> Given problem 1
List every username that appears as a post header in the forum thread about autonomous cars.
> Given problem 2
Echo the forum thread about autonomous cars from "So, these autonomous" up to and including "off the grid.".

I felt the article had some bias.


----------



## UberNorthStar (Jul 7, 2015)

"_Kalanick said. "When there's no other dude in the car, the cost of taking an Uber anywhere becomes cheaper than owning a vehicle."_ "

Travis forgets he will need to factor in the cost per mile (CPM) for those autonomous cars. I bet initially the cost of riding one of these vehicles will somehow include a surcharge to pay for the purchase of the vehicles as well as the CPM.


----------



## Old Rocker (Aug 20, 2015)

Current autonomous cars being tested by Google cost $150,000 in additional equipment over the base price of the car. So if Uber thinks they are going to put a million $200,000 Prius and Teslas on the road, and be profitable, they have some cray cray going on. I think Travis is just trying to lure investors with new tech hype.

I've read that Google's tests are going well. The biggest problem has been the autonomous vehicle being rear-ended because they actually make complete stops at stop signs and don't run red lights.


----------



## TwoFiddyMile (Mar 13, 2015)

UberNorthStar said:


> "_Kalanick said. "When there's no other dude in the car, the cost of taking an Uber anywhere becomes cheaper than owning a vehicle."_ "
> 
> Travis forgets he will need to factor in the cost per mile (CPM) for those autonomous cars. I bet initially the cost of riding one of these vehicles will somehow include a surcharge to pay for the purchase of the vehicles as well as the CPM.


Exactly. 
For a dude with the biggest dispatch service EVER to have never owned a taxi, livery, or even one of his own gypsy cabs is pretty remarkable. 
He's in for a rude awakening once he begins fleet management, and insurance management as well!


----------



## CNJtrepreneur (Mar 25, 2015)

So, these autonomous cars have radar, collision detection, communications, yadda yadda, overlays.

Did anyone consider a security/antitheft/anti-hijacking overlay? I can see these cars, being unattended and left all over the place, being attractive targets for thieves, both in terms of automotive parts as well as advanced electronics. Yes, they'll have GPS transceivers, but it's RIDICULOUSLY easy to spoof GPS, it was never designed to be a secure protocol. Jam the GPS signal, and the car is off the grid.

Or, spoof a fake driving routine so it looks like the car is going to 1 place, whereas it's actually driven up the ramp into a truck with Faraday Cage shielding around the cargo area, so it can be taken to a chop shop and disassembled in peace.

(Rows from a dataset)
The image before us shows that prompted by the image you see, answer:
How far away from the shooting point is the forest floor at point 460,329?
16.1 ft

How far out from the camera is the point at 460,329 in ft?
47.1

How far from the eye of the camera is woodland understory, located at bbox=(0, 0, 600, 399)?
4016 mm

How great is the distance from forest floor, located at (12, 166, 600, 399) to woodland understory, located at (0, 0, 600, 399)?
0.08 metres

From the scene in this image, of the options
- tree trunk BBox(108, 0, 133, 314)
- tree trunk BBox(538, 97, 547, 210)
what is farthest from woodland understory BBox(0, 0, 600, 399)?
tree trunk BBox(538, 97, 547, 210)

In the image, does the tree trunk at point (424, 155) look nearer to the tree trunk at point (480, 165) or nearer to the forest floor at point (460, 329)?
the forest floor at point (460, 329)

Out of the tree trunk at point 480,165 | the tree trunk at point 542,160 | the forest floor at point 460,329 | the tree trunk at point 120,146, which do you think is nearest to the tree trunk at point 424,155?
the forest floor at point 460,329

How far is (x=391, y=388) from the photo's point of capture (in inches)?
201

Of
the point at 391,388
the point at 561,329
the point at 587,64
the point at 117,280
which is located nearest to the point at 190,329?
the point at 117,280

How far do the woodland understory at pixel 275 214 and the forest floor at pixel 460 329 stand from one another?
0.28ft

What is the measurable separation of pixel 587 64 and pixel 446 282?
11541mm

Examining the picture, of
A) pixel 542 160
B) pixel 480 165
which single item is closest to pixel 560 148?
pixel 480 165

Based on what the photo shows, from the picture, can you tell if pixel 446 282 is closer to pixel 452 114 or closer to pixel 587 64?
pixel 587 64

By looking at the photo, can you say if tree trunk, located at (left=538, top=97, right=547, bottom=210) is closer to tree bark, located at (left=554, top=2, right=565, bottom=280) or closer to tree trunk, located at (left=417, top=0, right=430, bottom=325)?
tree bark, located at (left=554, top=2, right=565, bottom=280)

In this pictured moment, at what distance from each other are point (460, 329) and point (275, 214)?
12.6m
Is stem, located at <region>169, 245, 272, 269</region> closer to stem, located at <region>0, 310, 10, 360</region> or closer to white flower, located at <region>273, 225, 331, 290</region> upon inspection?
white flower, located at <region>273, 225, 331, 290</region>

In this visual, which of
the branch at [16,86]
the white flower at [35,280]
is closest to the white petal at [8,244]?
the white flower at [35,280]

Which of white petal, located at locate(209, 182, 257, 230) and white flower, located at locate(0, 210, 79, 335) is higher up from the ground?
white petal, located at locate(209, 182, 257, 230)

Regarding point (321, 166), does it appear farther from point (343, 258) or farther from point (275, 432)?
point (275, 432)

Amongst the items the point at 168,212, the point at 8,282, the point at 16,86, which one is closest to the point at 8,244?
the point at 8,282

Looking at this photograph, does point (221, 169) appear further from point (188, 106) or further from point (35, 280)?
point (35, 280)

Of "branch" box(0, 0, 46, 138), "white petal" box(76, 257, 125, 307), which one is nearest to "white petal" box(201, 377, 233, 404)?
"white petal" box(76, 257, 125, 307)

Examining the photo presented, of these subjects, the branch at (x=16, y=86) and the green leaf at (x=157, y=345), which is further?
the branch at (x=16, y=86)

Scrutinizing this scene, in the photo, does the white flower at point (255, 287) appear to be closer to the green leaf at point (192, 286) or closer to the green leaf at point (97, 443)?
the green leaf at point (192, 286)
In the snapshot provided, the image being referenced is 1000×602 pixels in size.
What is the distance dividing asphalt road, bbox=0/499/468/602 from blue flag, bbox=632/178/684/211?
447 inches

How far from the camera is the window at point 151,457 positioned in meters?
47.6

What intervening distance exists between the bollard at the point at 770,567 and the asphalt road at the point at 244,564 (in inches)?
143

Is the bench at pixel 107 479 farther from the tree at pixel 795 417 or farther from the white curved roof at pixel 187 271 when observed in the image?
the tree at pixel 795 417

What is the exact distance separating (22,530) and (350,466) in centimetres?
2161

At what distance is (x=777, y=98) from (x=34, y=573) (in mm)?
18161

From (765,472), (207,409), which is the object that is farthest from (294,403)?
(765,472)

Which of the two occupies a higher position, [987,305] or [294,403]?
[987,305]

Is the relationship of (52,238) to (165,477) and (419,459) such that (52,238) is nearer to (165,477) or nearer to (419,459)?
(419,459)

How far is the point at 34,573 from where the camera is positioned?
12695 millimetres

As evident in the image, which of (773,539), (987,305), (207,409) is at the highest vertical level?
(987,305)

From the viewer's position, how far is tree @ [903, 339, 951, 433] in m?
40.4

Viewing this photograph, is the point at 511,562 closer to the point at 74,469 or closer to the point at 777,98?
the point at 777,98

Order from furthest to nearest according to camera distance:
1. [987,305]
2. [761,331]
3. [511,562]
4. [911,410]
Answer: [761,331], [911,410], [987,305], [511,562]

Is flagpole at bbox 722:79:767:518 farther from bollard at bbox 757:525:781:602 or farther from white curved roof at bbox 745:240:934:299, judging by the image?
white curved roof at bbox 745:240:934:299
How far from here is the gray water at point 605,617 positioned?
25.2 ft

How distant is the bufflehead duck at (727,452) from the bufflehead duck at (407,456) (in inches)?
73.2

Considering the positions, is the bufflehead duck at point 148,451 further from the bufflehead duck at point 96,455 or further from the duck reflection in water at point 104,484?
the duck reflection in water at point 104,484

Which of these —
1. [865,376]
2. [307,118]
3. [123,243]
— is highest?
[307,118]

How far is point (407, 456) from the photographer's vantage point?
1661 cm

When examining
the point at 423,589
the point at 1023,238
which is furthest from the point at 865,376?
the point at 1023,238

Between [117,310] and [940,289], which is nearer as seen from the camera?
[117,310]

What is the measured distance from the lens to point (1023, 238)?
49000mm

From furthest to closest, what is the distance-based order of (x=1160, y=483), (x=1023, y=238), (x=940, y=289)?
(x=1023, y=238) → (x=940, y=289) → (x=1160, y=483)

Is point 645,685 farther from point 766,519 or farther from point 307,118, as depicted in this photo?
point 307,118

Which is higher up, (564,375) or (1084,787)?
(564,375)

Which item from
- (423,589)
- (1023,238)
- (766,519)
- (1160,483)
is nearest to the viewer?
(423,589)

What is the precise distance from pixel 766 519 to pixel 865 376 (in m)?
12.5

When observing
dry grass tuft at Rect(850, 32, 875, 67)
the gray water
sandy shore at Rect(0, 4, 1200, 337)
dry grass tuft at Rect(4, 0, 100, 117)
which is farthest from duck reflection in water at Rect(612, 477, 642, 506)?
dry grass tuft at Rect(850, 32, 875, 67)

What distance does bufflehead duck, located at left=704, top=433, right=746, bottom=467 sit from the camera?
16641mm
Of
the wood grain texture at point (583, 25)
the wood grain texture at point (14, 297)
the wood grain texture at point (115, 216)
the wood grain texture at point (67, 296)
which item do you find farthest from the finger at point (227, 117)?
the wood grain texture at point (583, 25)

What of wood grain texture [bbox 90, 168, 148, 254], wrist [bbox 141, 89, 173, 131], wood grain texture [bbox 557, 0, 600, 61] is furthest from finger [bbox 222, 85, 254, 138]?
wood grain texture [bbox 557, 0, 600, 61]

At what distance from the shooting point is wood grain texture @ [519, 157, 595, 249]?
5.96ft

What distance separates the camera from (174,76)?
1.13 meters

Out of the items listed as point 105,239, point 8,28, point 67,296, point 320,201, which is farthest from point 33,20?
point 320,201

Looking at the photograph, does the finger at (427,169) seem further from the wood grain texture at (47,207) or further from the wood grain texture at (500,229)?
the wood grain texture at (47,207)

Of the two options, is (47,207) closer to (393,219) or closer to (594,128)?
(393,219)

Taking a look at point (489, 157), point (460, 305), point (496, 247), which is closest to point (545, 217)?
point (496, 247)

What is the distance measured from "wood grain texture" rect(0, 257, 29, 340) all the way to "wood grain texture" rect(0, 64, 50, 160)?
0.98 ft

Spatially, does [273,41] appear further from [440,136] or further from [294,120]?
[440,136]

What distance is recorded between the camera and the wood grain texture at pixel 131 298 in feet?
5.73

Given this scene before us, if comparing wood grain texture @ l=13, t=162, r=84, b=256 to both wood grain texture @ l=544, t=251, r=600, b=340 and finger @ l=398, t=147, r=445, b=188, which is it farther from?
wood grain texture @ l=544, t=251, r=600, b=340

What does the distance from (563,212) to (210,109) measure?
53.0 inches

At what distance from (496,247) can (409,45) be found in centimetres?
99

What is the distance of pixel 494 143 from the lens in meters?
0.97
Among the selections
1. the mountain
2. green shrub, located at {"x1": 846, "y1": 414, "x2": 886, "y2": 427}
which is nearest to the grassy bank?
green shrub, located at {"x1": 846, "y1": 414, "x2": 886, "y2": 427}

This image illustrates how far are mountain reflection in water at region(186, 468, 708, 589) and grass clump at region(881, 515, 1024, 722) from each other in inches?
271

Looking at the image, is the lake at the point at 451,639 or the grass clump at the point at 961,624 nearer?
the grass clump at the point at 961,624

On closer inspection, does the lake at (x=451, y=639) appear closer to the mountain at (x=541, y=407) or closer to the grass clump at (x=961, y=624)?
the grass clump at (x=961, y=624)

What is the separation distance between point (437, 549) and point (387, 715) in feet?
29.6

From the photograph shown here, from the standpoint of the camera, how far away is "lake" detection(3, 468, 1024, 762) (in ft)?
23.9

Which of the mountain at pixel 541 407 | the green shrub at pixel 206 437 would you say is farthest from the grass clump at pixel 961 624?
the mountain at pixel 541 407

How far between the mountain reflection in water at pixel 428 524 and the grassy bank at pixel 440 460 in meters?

> Written reply 1
UberNorthStar, Old Rocker, TwoFiddyMile, CNJtrepreneur

> Written reply 2
So, these autonomous cars have radar, collision detection, communications, yadda yadda, overlays.

Did anyone consider a security/antitheft/anti-hijacking overlay? I can see these cars, being unattended and left all over the place, being attractive targets for thieves, both in terms of automotive parts as well as advanced electronics. Yes, they'll have GPS transceivers, but it's RIDICULOUSLY easy to spoof GPS, it was never designed to be a secure protocol. Jam the GPS signal, and the car is off the grid.